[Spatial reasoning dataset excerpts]
--- BEGIN ---

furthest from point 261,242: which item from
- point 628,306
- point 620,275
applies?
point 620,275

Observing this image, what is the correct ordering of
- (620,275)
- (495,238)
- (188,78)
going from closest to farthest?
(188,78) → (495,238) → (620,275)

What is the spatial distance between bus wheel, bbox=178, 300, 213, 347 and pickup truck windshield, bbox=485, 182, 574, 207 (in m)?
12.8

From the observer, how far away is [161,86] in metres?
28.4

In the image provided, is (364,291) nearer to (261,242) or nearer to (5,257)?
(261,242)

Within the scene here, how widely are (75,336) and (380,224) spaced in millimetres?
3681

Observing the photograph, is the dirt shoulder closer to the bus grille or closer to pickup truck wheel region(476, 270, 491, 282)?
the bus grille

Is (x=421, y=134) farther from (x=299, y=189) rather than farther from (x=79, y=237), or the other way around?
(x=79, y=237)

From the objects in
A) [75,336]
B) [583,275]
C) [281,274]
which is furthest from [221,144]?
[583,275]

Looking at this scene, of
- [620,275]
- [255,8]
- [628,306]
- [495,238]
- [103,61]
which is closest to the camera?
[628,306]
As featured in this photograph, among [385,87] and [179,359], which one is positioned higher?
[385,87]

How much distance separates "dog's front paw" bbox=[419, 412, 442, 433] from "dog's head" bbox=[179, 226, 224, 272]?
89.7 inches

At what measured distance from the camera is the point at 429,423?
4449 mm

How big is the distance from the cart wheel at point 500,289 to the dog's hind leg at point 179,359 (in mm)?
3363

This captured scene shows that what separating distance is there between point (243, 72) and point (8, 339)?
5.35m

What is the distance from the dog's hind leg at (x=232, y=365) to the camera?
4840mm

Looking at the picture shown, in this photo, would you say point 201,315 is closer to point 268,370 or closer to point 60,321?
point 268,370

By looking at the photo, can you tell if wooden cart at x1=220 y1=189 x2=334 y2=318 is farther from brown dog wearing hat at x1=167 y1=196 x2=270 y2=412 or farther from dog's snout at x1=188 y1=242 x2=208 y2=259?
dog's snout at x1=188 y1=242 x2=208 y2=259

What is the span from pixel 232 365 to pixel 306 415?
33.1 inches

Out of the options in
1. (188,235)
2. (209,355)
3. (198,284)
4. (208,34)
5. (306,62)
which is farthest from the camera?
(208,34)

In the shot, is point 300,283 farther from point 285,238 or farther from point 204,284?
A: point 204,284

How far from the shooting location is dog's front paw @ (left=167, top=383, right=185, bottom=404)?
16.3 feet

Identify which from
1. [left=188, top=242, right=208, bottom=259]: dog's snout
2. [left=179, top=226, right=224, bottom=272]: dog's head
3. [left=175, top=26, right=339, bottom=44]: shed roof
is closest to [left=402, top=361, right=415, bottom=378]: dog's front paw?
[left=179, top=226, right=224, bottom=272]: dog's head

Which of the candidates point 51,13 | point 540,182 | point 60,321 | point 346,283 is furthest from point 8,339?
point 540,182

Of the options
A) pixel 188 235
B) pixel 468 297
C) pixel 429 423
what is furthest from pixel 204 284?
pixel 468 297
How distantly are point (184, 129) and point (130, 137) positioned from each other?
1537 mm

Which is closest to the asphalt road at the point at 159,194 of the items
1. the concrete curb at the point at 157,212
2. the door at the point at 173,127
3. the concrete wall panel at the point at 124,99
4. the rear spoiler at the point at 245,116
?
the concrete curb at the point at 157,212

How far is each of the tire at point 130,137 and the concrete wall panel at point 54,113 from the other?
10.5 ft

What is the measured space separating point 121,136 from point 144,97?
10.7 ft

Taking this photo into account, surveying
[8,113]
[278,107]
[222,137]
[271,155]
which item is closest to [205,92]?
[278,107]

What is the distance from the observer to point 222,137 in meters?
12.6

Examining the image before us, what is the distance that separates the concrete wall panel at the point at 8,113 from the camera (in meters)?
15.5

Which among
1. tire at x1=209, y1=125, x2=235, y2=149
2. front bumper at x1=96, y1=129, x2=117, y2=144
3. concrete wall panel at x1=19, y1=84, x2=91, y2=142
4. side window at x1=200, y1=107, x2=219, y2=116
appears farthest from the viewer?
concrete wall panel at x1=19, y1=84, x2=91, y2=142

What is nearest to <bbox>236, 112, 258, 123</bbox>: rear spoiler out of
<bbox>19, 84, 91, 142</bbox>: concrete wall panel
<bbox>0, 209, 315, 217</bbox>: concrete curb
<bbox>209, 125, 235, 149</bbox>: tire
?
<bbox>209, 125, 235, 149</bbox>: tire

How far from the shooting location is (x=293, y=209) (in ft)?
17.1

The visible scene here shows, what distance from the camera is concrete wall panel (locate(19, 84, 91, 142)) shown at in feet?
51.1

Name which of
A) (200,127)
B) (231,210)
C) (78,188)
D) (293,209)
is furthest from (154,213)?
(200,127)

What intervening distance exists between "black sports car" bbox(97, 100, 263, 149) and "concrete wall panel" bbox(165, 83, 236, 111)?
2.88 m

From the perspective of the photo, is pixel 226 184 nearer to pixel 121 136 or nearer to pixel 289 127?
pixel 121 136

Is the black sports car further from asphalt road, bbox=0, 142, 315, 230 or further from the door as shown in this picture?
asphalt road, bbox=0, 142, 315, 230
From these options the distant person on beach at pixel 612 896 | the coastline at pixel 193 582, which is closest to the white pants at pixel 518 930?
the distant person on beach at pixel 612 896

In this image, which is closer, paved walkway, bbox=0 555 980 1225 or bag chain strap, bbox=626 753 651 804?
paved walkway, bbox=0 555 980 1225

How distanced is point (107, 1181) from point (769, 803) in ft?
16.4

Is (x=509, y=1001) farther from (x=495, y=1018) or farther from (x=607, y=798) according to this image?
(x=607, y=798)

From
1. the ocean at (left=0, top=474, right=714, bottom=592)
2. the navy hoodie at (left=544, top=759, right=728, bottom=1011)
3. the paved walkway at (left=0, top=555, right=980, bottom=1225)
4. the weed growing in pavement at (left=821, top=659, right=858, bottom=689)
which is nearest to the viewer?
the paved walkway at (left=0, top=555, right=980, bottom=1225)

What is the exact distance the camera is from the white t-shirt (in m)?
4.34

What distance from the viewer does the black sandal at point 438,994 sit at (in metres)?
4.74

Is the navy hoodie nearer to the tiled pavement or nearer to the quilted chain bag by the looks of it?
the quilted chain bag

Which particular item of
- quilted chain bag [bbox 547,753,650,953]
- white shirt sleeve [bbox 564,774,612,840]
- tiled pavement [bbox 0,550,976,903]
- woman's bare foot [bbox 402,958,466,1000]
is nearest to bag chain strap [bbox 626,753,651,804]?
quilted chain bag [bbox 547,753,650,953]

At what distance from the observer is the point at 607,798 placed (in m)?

--- END ---

STATED GOAL
Please rewrite the records above, swapping every "camera" for "lens" and leaving everything else unchanged.

ANSWER TO THE TASK
furthest from point 261,242: which item from
- point 628,306
- point 620,275
applies?
point 620,275

Observing this image, what is the correct ordering of
- (620,275)
- (495,238)
- (188,78)
going from closest to farthest?
(188,78) → (495,238) → (620,275)

What is the spatial distance between bus wheel, bbox=178, 300, 213, 347 and pickup truck windshield, bbox=485, 182, 574, 207 (in m)?
12.8

From the observer, how far away is [161,86] in metres?
28.4

In the image provided, is (364,291) nearer to (261,242) or nearer to (5,257)?
(261,242)

Within the scene here, how widely are (75,336) and (380,224) spaced in millimetres?
3681

Observing the photograph, is the dirt shoulder closer to the bus grille or closer to pickup truck wheel region(476, 270, 491, 282)?
the bus grille

Is (x=421, y=134) farther from (x=299, y=189) rather than farther from (x=79, y=237), or the other way around?
(x=79, y=237)

From the objects in
A) [75,336]
B) [583,275]
C) [281,274]
which is furthest from [221,144]?
[583,275]

Looking at this scene, of
- [620,275]
- [255,8]
- [628,306]
- [495,238]
- [103,61]
which is closest to the lens?
[628,306]
As featured in this photograph, among [385,87] and [179,359], which one is positioned higher?
[385,87]

How much distance separates "dog's front paw" bbox=[419, 412, 442, 433] from "dog's head" bbox=[179, 226, 224, 272]?
89.7 inches

At what measured distance from the lens is the point at 429,423?
4449 mm

How big is the distance from the cart wheel at point 500,289 to the dog's hind leg at point 179,359 (in mm)?
3363

This captured scene shows that what separating distance is there between point (243, 72) and point (8, 339)?
5.35m

What is the distance from the dog's hind leg at (x=232, y=365) to the lens?
4840mm

Looking at the picture shown, in this photo, would you say point 201,315 is closer to point 268,370 or closer to point 60,321?
point 268,370

By looking at the photo, can you tell if wooden cart at x1=220 y1=189 x2=334 y2=318 is farther from brown dog wearing hat at x1=167 y1=196 x2=270 y2=412 or farther from dog's snout at x1=188 y1=242 x2=208 y2=259?
dog's snout at x1=188 y1=242 x2=208 y2=259

What is the span from pixel 232 365 to pixel 306 415?
33.1 inches

Out of the options in
1. (188,235)
2. (209,355)
3. (198,284)
4. (208,34)
5. (306,62)
which is farthest from the lens?
(208,34)

In the shot, is point 300,283 farther from point 285,238 or farther from point 204,284?
A: point 204,284

How far from the shooting location is dog's front paw @ (left=167, top=383, right=185, bottom=404)?
16.3 feet

Identify which from
1. [left=188, top=242, right=208, bottom=259]: dog's snout
2. [left=179, top=226, right=224, bottom=272]: dog's head
3. [left=175, top=26, right=339, bottom=44]: shed roof
is closest to [left=402, top=361, right=415, bottom=378]: dog's front paw?
[left=179, top=226, right=224, bottom=272]: dog's head

Which of the candidates point 51,13 | point 540,182 | point 60,321 | point 346,283 is furthest from point 8,339?
point 540,182

Of the options
A) pixel 188 235
B) pixel 468 297
C) pixel 429 423
what is furthest from pixel 204 284?
pixel 468 297
How distantly are point (184, 129) and point (130, 137) positioned from each other?
1537 mm

Which is closest to the asphalt road at the point at 159,194 of the items
1. the concrete curb at the point at 157,212
2. the door at the point at 173,127
3. the concrete wall panel at the point at 124,99
4. the rear spoiler at the point at 245,116
?
the concrete curb at the point at 157,212

How far is each of the tire at point 130,137 and the concrete wall panel at point 54,113 from the other?
10.5 ft

What is the measured space separating point 121,136 from point 144,97?
10.7 ft

Taking this photo into account, surveying
[8,113]
[278,107]
[222,137]
[271,155]
which item is closest to [205,92]?
[278,107]

What is the distance from the observer to point 222,137 in meters?
12.6

Examining the image before us, what is the distance that separates the concrete wall panel at the point at 8,113 from the lens (in meters)?
15.5

Which among
1. tire at x1=209, y1=125, x2=235, y2=149
2. front bumper at x1=96, y1=129, x2=117, y2=144
3. concrete wall panel at x1=19, y1=84, x2=91, y2=142
4. side window at x1=200, y1=107, x2=219, y2=116
appears farthest from the viewer?
concrete wall panel at x1=19, y1=84, x2=91, y2=142

What is nearest to <bbox>236, 112, 258, 123</bbox>: rear spoiler out of
<bbox>19, 84, 91, 142</bbox>: concrete wall panel
<bbox>0, 209, 315, 217</bbox>: concrete curb
<bbox>209, 125, 235, 149</bbox>: tire
?
<bbox>209, 125, 235, 149</bbox>: tire

How far from the shooting location is (x=293, y=209) (in ft)?
17.1

The visible scene here shows, what distance from the lens is concrete wall panel (locate(19, 84, 91, 142)) shown at in feet?
51.1

Name which of
A) (200,127)
B) (231,210)
C) (78,188)
D) (293,209)
is furthest from (154,213)?
(200,127)

What intervening distance exists between "black sports car" bbox(97, 100, 263, 149) and "concrete wall panel" bbox(165, 83, 236, 111)?
2.88 m

From the perspective of the photo, is pixel 226 184 nearer to pixel 121 136 or nearer to pixel 289 127?
pixel 121 136

Is the black sports car further from asphalt road, bbox=0, 142, 315, 230 or further from the door as shown in this picture?
asphalt road, bbox=0, 142, 315, 230
From these options the distant person on beach at pixel 612 896 | the coastline at pixel 193 582, which is closest to the white pants at pixel 518 930?
the distant person on beach at pixel 612 896

In this image, which is closer, paved walkway, bbox=0 555 980 1225 or bag chain strap, bbox=626 753 651 804?
paved walkway, bbox=0 555 980 1225

How distanced is point (107, 1181) from point (769, 803) in ft?
16.4

Is (x=509, y=1001) farther from (x=495, y=1018) or farther from (x=607, y=798) according to this image?
(x=607, y=798)

From
1. the ocean at (left=0, top=474, right=714, bottom=592)
2. the navy hoodie at (left=544, top=759, right=728, bottom=1011)
3. the paved walkway at (left=0, top=555, right=980, bottom=1225)
4. the weed growing in pavement at (left=821, top=659, right=858, bottom=689)
which is nearest to the viewer?
the paved walkway at (left=0, top=555, right=980, bottom=1225)

What is the exact distance the lens is from the white t-shirt (in m)?
4.34

What distance from the viewer does the black sandal at point 438,994 sit at (in metres)?
4.74

Is the navy hoodie nearer to the tiled pavement or nearer to the quilted chain bag by the looks of it?
the quilted chain bag

Which particular item of
- quilted chain bag [bbox 547,753,650,953]
- white shirt sleeve [bbox 564,774,612,840]
- tiled pavement [bbox 0,550,976,903]
- woman's bare foot [bbox 402,958,466,1000]
is nearest to bag chain strap [bbox 626,753,651,804]?
quilted chain bag [bbox 547,753,650,953]

At what distance from the observer is the point at 607,798 placed (in m)?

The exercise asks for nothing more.